**EXERCISE GOAL**: Copy the data below exactly as it appears, line for line, but leave out any pictures.

**RECORDS SHOWN**:
····················

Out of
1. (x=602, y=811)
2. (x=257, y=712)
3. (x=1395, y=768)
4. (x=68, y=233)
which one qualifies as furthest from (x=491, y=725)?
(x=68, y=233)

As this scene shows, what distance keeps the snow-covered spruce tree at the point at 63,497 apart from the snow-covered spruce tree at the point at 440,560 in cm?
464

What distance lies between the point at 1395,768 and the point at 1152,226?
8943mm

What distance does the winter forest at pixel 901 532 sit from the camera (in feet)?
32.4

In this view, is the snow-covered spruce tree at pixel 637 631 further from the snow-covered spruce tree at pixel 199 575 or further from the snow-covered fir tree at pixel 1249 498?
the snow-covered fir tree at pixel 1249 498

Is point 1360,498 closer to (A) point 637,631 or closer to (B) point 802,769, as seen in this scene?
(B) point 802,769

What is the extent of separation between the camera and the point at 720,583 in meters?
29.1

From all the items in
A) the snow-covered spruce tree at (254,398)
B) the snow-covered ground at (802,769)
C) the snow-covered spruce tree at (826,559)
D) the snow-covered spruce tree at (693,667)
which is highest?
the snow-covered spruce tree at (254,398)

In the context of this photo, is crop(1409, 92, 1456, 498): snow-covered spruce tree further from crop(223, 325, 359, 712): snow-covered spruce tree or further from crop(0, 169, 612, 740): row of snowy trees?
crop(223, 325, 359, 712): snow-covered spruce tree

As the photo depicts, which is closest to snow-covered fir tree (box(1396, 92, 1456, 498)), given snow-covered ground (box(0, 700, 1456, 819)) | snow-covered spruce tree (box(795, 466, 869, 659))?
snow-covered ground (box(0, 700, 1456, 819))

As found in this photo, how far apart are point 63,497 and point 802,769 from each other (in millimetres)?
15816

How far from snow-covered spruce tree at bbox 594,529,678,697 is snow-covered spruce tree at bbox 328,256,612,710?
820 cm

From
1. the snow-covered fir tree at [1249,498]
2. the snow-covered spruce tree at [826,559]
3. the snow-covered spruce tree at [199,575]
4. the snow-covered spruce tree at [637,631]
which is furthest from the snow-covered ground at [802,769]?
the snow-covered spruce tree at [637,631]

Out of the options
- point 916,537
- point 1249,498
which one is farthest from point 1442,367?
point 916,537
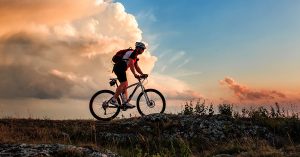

····················

**COMPLETE RESPONSE**:
Out of
1. (x=602, y=811)
2. (x=257, y=712)
3. (x=1395, y=768)
4. (x=68, y=233)
which one qualifies as furthest from (x=491, y=725)?
(x=68, y=233)

As this scene shows, what distance keeps the snow-covered spruce tree at the point at 63,497 apart from the snow-covered spruce tree at the point at 440,560 in cm?
464

What distance lies between the point at 1395,768 and the point at 1152,226?
8943mm

What distance does the winter forest at pixel 901 532 sit from the camera (in feet)?
32.4

In this view, is the snow-covered spruce tree at pixel 637 631 further from the snow-covered spruce tree at pixel 199 575 or further from the snow-covered fir tree at pixel 1249 498?
the snow-covered fir tree at pixel 1249 498

Is point 1360,498 closer to (A) point 637,631 or closer to (B) point 802,769, as seen in this scene?
(B) point 802,769

What is the extent of separation between the camera and the point at 720,583 in meters?
29.1

From all the items in
A) the snow-covered spruce tree at (254,398)
B) the snow-covered ground at (802,769)
C) the snow-covered spruce tree at (826,559)
D) the snow-covered spruce tree at (693,667)
which is highest?
the snow-covered spruce tree at (254,398)

In the context of this photo, is crop(1409, 92, 1456, 498): snow-covered spruce tree further from crop(223, 325, 359, 712): snow-covered spruce tree or further from crop(0, 169, 612, 740): row of snowy trees?
crop(223, 325, 359, 712): snow-covered spruce tree

As the photo depicts, which is closest to snow-covered fir tree (box(1396, 92, 1456, 498)), given snow-covered ground (box(0, 700, 1456, 819)) | snow-covered spruce tree (box(795, 466, 869, 659))?
snow-covered ground (box(0, 700, 1456, 819))

As found in this photo, how far apart are point 63,497 and point 802,769 from each other (in millimetres)?
15816

How far from snow-covered spruce tree at bbox 594,529,678,697 is snow-covered spruce tree at bbox 328,256,612,710?
820 cm

From
1. the snow-covered fir tree at [1249,498]
2. the snow-covered spruce tree at [826,559]
3. the snow-covered spruce tree at [199,575]
4. the snow-covered spruce tree at [637,631]
which is furthest from the snow-covered ground at [802,769]?
the snow-covered spruce tree at [637,631]

Out of the options
- point 916,537
- point 1249,498
which one is farthest from point 1442,367?
point 916,537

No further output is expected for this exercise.